• **SHORT PROBLEM**: Print, exactly as given, each line of the data from the line containing "From the vantage" up to and including its last line.

• **DATA IN THIS EXERCISE**:

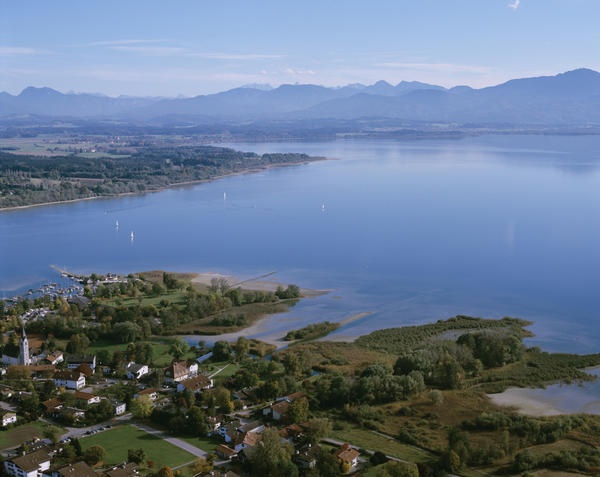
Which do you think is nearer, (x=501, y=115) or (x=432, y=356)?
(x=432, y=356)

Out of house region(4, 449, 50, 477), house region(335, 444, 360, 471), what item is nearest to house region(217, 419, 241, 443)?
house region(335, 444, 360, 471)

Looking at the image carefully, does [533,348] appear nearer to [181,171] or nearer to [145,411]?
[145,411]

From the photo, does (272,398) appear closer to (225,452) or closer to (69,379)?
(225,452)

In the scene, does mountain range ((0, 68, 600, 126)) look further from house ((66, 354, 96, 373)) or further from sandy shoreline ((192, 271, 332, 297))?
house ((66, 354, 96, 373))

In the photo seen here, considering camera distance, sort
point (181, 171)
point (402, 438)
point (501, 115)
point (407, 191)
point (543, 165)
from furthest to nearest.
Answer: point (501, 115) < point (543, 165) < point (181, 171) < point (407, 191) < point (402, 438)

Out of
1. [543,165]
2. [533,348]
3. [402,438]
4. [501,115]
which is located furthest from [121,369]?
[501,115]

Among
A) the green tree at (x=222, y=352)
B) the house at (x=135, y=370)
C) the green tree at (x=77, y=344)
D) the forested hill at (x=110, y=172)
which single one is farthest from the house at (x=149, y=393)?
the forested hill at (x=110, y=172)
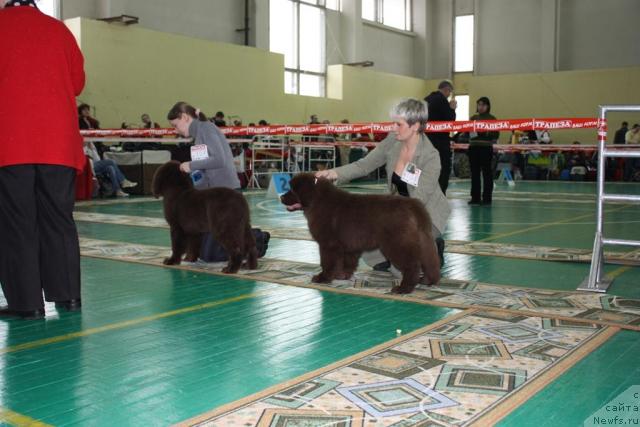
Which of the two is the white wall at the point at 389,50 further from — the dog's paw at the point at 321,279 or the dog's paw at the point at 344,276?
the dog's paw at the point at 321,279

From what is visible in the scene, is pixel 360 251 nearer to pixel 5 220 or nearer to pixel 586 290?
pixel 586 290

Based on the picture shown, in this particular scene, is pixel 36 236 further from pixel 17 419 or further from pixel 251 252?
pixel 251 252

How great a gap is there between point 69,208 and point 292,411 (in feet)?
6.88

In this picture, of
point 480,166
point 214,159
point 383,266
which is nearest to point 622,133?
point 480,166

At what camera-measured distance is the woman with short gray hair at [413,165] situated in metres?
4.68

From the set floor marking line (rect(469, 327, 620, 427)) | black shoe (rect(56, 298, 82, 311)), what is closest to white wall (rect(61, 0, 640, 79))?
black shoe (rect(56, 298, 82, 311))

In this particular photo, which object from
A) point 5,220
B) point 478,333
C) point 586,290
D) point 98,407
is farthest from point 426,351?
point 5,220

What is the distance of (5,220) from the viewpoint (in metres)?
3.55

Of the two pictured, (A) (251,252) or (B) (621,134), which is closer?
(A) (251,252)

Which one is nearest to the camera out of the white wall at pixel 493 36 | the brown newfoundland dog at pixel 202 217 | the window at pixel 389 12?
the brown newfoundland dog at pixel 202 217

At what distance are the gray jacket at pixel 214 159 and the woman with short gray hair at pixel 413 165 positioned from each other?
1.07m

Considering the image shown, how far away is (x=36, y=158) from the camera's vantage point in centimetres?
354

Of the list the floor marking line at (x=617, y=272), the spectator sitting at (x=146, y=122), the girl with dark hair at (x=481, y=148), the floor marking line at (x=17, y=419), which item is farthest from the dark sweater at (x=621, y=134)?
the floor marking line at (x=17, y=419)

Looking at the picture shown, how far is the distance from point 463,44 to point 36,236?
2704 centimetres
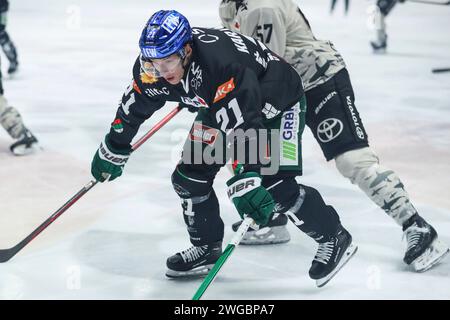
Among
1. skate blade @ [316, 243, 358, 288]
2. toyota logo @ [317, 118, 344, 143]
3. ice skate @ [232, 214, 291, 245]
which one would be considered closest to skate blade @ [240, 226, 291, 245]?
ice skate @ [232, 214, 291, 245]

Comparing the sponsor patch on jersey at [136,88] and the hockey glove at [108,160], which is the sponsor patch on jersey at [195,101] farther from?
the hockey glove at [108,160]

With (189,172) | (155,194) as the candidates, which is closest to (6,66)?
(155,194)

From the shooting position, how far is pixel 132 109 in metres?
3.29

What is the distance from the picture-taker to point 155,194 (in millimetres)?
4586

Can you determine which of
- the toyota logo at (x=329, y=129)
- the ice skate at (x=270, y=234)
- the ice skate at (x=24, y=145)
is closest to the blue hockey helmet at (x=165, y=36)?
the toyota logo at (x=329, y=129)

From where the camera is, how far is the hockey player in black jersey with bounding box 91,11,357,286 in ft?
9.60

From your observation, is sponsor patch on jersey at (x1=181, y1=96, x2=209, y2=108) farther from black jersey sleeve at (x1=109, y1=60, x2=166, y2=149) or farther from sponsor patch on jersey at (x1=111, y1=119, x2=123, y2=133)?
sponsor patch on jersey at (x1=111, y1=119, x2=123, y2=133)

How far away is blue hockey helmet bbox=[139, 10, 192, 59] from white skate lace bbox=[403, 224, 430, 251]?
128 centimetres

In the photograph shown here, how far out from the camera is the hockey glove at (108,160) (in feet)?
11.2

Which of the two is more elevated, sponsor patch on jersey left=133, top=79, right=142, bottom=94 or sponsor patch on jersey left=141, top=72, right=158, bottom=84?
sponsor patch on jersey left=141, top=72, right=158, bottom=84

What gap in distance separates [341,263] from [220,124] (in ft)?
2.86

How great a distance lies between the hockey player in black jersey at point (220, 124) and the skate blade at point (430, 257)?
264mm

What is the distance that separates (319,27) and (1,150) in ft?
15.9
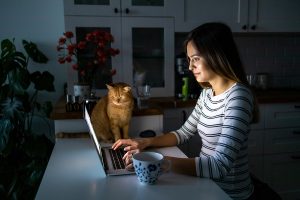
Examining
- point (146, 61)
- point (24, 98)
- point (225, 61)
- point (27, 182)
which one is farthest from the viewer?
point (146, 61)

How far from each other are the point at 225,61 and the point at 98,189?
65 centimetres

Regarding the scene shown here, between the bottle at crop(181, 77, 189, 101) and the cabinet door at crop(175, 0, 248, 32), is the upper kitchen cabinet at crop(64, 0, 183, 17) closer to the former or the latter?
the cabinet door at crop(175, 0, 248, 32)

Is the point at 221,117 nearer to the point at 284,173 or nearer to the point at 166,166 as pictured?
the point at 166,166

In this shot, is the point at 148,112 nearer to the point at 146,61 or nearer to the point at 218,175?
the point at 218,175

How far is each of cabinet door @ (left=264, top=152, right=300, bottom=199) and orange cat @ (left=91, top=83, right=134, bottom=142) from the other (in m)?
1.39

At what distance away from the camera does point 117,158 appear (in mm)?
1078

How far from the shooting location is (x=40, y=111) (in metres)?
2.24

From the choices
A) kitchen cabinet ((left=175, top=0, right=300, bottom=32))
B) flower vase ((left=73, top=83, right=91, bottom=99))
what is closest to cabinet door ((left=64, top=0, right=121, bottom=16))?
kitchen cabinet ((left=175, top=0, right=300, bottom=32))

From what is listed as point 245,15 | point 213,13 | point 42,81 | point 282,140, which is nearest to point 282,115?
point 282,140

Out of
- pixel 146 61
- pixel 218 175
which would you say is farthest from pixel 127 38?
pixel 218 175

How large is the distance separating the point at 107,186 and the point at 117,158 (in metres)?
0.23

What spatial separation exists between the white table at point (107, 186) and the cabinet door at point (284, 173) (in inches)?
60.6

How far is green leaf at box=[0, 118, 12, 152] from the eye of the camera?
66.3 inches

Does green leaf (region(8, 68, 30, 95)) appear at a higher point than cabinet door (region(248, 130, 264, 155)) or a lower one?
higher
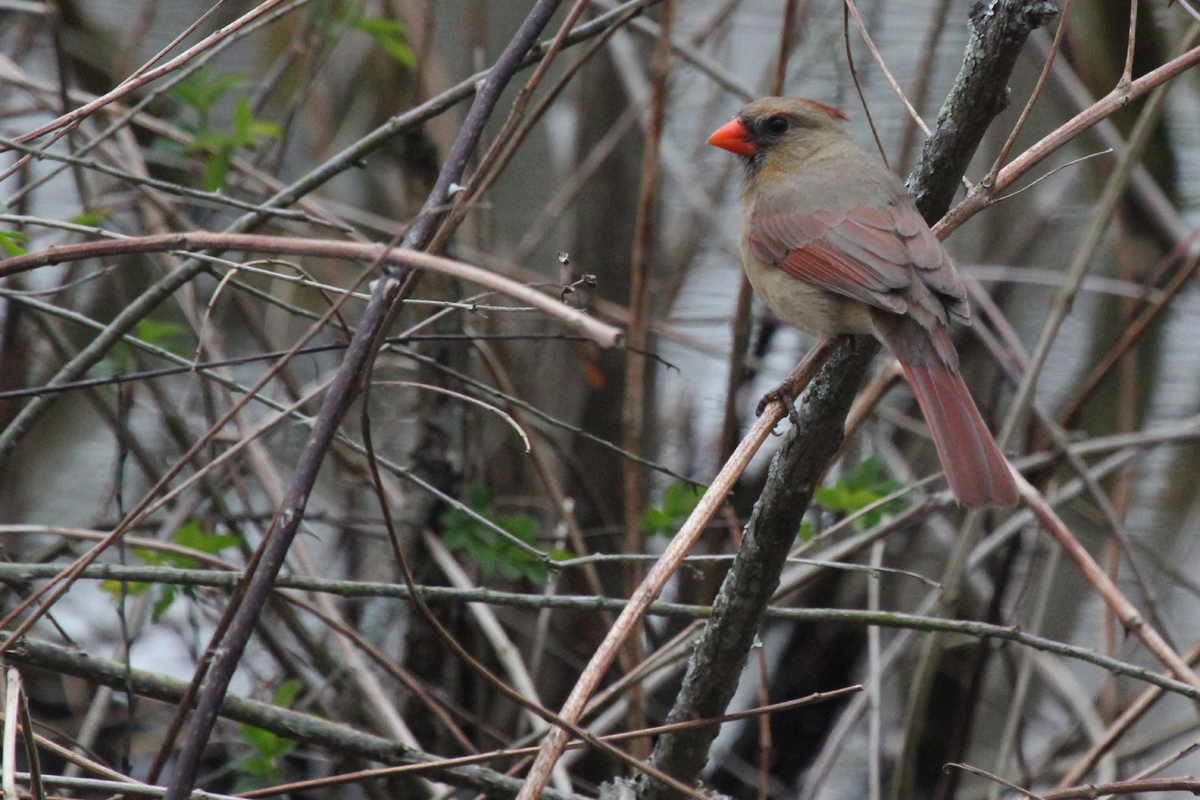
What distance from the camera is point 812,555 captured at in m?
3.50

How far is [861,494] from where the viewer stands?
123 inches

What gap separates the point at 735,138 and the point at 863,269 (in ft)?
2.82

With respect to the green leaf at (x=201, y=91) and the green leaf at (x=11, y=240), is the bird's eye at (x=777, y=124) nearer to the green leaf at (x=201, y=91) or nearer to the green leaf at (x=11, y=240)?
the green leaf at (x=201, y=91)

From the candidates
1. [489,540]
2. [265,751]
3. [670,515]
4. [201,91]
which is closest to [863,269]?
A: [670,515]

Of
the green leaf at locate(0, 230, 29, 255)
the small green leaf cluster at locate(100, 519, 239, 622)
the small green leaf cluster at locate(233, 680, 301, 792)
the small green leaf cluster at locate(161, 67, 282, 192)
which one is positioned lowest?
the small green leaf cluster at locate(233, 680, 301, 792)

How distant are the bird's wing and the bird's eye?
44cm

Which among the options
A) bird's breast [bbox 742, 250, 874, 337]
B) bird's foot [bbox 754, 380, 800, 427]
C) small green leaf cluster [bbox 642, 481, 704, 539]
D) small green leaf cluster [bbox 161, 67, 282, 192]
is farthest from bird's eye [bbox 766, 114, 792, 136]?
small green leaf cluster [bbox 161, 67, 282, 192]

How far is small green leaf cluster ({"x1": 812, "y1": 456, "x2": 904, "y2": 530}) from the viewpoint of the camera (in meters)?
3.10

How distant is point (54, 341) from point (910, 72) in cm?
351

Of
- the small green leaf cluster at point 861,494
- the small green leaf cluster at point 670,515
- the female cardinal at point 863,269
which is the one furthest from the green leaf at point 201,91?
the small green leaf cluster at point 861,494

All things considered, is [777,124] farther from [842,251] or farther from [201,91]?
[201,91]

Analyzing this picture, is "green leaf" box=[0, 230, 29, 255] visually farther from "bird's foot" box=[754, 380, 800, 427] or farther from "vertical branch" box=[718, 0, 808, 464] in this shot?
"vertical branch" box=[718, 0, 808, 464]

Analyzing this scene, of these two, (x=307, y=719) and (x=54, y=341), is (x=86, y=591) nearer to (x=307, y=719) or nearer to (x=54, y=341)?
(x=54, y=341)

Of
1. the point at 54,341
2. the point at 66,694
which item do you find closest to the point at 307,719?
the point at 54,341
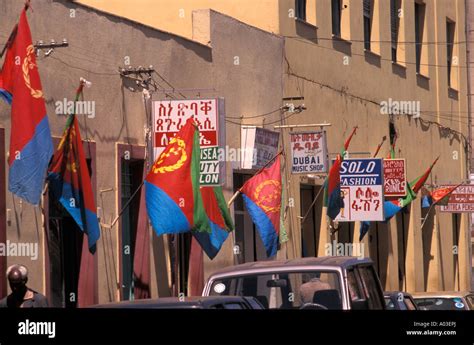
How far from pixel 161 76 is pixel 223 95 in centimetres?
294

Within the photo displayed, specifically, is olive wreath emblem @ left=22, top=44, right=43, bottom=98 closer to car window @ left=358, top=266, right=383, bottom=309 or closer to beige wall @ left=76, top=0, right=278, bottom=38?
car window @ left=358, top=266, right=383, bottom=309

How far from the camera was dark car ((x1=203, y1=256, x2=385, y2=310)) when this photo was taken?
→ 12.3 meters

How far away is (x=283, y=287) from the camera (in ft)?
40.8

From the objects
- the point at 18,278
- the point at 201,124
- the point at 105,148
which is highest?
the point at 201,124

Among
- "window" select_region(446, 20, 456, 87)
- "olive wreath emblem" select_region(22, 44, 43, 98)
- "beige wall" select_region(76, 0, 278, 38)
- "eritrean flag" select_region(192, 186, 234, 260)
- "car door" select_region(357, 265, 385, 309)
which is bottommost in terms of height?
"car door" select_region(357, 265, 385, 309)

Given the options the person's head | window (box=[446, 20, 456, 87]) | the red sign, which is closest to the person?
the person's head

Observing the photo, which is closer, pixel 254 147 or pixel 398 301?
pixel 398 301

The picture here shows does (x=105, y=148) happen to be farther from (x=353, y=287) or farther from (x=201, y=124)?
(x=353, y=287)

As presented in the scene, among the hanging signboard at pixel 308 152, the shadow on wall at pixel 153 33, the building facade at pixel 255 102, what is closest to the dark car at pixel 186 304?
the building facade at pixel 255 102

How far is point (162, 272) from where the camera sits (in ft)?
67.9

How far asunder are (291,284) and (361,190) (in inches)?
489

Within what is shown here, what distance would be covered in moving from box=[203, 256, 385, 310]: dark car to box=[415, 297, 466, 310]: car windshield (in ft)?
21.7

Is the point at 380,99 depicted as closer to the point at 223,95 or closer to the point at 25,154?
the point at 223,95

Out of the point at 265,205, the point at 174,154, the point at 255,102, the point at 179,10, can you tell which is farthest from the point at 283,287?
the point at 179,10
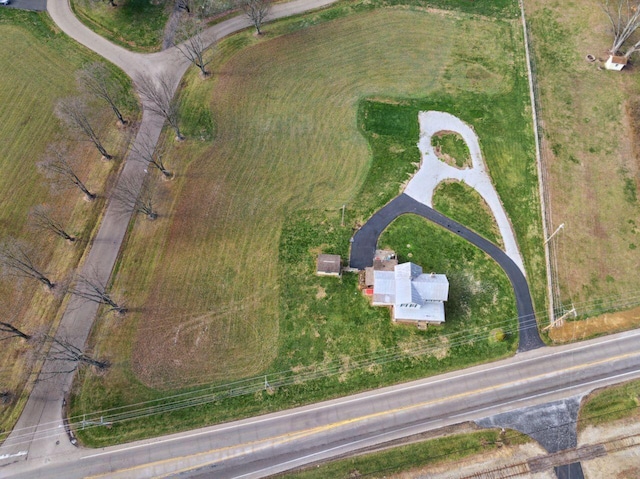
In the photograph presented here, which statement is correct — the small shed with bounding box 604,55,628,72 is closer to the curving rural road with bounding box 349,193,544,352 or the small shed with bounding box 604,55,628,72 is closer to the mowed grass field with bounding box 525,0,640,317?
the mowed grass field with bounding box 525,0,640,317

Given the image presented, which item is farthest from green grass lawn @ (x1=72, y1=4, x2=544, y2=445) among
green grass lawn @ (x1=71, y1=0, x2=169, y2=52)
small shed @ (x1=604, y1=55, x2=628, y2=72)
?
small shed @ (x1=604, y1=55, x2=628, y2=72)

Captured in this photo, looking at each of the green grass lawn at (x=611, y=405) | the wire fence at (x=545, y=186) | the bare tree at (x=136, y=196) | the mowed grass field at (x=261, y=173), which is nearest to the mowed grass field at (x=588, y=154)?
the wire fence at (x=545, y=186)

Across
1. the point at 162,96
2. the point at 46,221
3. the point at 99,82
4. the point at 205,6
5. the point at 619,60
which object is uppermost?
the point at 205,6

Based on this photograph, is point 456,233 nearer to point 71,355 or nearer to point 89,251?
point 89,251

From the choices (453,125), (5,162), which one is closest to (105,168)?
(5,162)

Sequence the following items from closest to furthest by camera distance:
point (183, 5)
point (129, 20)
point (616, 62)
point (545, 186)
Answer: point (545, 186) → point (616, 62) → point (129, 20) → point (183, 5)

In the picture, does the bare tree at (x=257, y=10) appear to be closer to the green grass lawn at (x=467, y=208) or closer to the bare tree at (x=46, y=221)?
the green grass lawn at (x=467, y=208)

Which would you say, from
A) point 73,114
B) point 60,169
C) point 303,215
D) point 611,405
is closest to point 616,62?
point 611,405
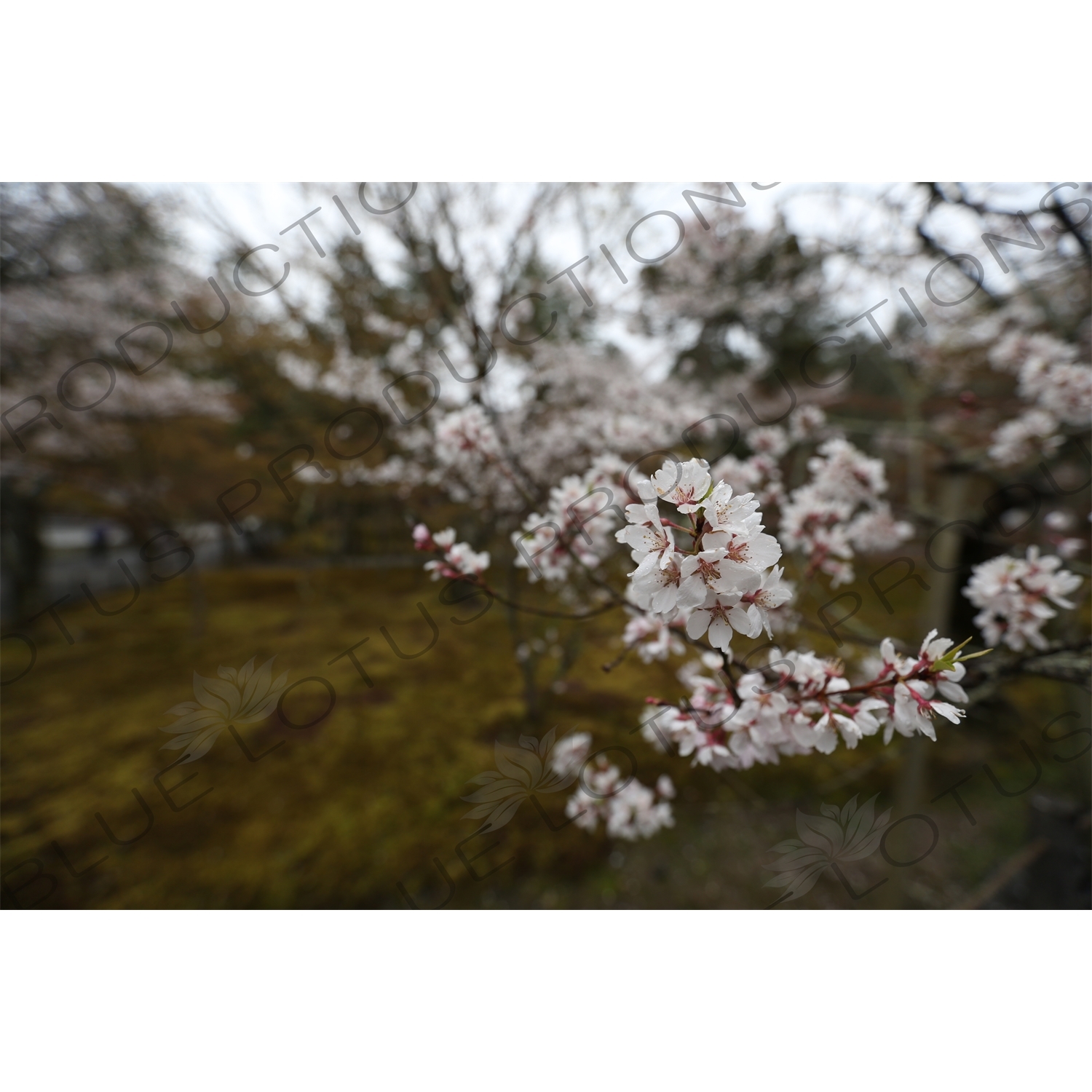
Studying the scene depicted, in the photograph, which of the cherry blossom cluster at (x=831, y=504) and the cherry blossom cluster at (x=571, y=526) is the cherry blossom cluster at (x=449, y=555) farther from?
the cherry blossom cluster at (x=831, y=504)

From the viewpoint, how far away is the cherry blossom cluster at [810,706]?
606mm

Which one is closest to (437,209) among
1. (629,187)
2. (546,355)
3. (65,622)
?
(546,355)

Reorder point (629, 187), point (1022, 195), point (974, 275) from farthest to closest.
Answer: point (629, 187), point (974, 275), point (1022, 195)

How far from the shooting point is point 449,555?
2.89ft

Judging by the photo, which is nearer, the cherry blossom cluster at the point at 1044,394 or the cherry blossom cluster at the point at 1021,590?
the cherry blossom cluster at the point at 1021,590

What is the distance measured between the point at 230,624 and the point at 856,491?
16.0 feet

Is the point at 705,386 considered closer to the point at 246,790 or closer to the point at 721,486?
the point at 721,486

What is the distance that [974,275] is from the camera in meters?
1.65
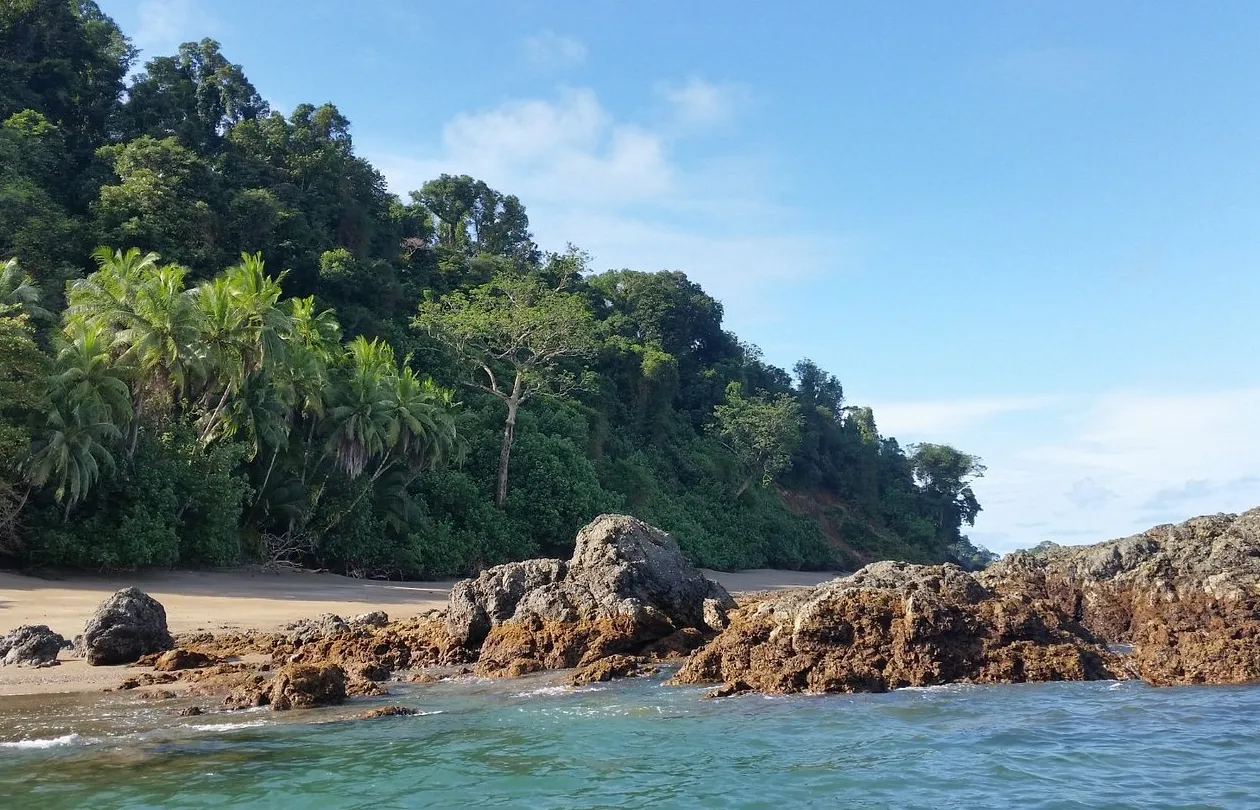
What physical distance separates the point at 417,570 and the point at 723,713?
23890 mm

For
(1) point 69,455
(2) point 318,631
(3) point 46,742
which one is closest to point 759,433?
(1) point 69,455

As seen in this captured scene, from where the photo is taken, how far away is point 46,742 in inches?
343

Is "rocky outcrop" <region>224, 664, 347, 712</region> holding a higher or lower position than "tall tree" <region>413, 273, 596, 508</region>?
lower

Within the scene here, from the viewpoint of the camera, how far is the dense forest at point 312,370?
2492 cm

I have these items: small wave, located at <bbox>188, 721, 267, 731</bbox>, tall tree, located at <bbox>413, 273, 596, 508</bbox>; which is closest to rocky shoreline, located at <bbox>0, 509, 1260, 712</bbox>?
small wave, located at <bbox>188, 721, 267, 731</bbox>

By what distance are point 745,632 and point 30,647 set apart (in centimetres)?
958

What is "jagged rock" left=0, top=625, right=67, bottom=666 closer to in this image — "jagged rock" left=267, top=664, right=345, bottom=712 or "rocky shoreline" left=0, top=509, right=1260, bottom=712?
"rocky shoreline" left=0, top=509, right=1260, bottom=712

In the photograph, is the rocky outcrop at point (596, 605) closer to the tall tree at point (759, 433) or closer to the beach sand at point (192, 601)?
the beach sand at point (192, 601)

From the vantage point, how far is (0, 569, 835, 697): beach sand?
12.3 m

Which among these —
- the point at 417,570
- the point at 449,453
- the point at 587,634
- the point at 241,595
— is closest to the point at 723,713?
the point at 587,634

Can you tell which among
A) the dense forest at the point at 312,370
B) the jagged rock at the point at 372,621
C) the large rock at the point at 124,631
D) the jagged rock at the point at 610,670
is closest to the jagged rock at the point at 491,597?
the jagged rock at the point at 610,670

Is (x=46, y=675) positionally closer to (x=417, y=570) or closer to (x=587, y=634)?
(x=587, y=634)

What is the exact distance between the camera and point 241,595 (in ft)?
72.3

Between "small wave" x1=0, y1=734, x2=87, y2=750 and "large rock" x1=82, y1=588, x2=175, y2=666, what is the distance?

• **THE OUTPUT**:
From the vantage point, how far is (0, 569, 835, 697): beach sand?
12.3 m

Which among these —
- the point at 417,570
- the point at 449,453
- the point at 587,634
- the point at 241,595
— is closest to the point at 723,713?
the point at 587,634

Can you tell which among
A) the dense forest at the point at 312,370
B) the jagged rock at the point at 372,621
C) the large rock at the point at 124,631
D) the jagged rock at the point at 610,670
is closest to the jagged rock at the point at 491,597?
the jagged rock at the point at 610,670

Is (x=46, y=675) positionally closer to (x=417, y=570) or closer to (x=587, y=634)?
(x=587, y=634)

What is the exact distance between the camera and point 241,595 (in ft)?
72.3

Between "small wave" x1=0, y1=734, x2=87, y2=750 and "large rock" x1=82, y1=588, x2=175, y2=666, what is the distance?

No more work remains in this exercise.